Proper greetings require prior identification of the person one greets before one opens the door for the purpose of greeting that person.


Electronics has solved this problem for apartment buildings. Curtains and little spying eye pieces on doors have done the same for detached homes. In some cases, when the detached home has a fence or a wall surrounding it, people may resort to electronics instead.


Matters stood differently when people lived quieter, more meditative lives.




























To the left, you can see a picture of the Boroujerdis' Mansion.


It was built about 200 years ago by a famous merchant of Kashan, Iran, named Haj Seyed Jaefar Boroujerdi and bears great importance in view of its architectural style and paintings. The frescoes of this mansion were painted by Sani-ol-Molk Ghaffari Kashani (founder of a painting school in Iran) and the great Kamal-ol-Molk, the miniaturist.


There are scores of these mansions in Kashan, many of them under repair and maintenance work.





Women knocked on this door as they entered the Boroujerdis' mansion.





. . . and men on this one . . .


The two different door hammers make different sounds to inform the residents of the house so that appropriate welcome could be given and received.


I distinctly remember our ancestral home in Ardabil, where I visited during the summers until I was 12 or 13. It had exactly the same two-hammer door panels, one for the ladies and one for the gentlemen. That ancestral home was sold when I came to the U.S. I visited it last summer. On the land, where the old house once stood, a monsterous (to me, not the builder) modern building had been erected. It was the 3rd house on the same land since its sale 25 years ago.





One of the surviving side doors of the Boroujerdis' mansion has the same two-door, ladies' and gentlemen's sides.





Negin, my daughter, hammers on the ladies' side of yet another door in Kashan.


Sunday, March 22, 2009

Wheelchair Robots in Love


I originally wrote this entry on August 16, 2004 and published it on blogs.sun.com.
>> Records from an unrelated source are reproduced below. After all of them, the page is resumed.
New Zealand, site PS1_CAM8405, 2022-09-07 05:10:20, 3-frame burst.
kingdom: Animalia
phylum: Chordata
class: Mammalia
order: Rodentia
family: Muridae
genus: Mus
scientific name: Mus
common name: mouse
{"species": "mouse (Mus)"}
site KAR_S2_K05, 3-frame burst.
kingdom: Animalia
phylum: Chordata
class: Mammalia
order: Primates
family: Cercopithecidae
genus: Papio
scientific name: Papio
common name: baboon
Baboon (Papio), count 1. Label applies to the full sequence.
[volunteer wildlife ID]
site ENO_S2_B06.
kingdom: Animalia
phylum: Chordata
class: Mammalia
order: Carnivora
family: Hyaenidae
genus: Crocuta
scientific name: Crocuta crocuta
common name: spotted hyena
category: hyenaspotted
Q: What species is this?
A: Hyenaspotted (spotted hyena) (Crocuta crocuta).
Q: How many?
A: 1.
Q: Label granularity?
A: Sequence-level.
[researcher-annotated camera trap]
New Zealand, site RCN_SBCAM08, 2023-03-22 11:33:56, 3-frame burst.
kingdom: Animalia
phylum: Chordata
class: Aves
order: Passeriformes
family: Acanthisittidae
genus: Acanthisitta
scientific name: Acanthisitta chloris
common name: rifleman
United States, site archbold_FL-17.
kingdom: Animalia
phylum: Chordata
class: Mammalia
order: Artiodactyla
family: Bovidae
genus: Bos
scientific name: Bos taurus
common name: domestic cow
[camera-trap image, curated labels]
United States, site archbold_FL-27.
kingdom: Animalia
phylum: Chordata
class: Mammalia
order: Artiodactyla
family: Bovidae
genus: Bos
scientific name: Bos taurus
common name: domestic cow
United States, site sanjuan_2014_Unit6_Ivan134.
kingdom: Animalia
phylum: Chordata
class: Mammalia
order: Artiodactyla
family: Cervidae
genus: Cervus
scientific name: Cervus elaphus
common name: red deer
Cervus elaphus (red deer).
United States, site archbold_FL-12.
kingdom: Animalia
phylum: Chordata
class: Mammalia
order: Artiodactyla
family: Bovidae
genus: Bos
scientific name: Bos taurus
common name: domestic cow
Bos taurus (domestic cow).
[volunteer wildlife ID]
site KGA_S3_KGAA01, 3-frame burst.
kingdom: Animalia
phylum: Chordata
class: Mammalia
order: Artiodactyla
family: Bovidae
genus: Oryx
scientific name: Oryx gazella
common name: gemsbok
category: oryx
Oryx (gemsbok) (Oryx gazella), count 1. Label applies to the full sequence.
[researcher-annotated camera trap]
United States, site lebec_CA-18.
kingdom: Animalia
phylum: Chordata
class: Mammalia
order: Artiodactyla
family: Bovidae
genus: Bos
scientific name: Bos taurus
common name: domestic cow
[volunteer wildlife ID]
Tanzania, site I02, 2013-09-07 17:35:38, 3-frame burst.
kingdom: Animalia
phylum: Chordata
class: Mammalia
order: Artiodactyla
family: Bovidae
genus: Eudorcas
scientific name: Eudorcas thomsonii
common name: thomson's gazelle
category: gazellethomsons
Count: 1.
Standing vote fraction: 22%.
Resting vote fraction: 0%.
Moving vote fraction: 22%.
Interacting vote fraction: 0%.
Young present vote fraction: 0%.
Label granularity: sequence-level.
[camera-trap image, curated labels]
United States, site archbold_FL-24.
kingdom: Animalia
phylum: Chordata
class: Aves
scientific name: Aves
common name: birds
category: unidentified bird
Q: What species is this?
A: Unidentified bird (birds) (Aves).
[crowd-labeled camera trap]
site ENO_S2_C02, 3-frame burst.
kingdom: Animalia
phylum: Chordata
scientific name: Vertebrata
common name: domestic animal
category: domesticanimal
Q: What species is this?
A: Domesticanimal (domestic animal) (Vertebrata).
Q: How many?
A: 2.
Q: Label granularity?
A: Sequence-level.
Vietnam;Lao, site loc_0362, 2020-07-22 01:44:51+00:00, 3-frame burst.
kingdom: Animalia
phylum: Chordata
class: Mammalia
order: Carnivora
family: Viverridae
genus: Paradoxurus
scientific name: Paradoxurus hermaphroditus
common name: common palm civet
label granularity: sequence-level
Mari Velonaki--Embracement 2003 Light reactive installation [still image] in collaboration with Steve Scheding and David Rye image courtesy of the artist and Novamedia

Reuters television has posted a video report of some Wheelchair Robots in Love. The wheelchairs are designed by artist Mari Velonaki and developed by scientists from the Australian Centre of Field Robotics. (By the time you read this, the video may not be on the top of Reuters' video stack but you may be able to search and find it. If the links here don't get you to the video clips, look under the Life video series at Reuters Television.)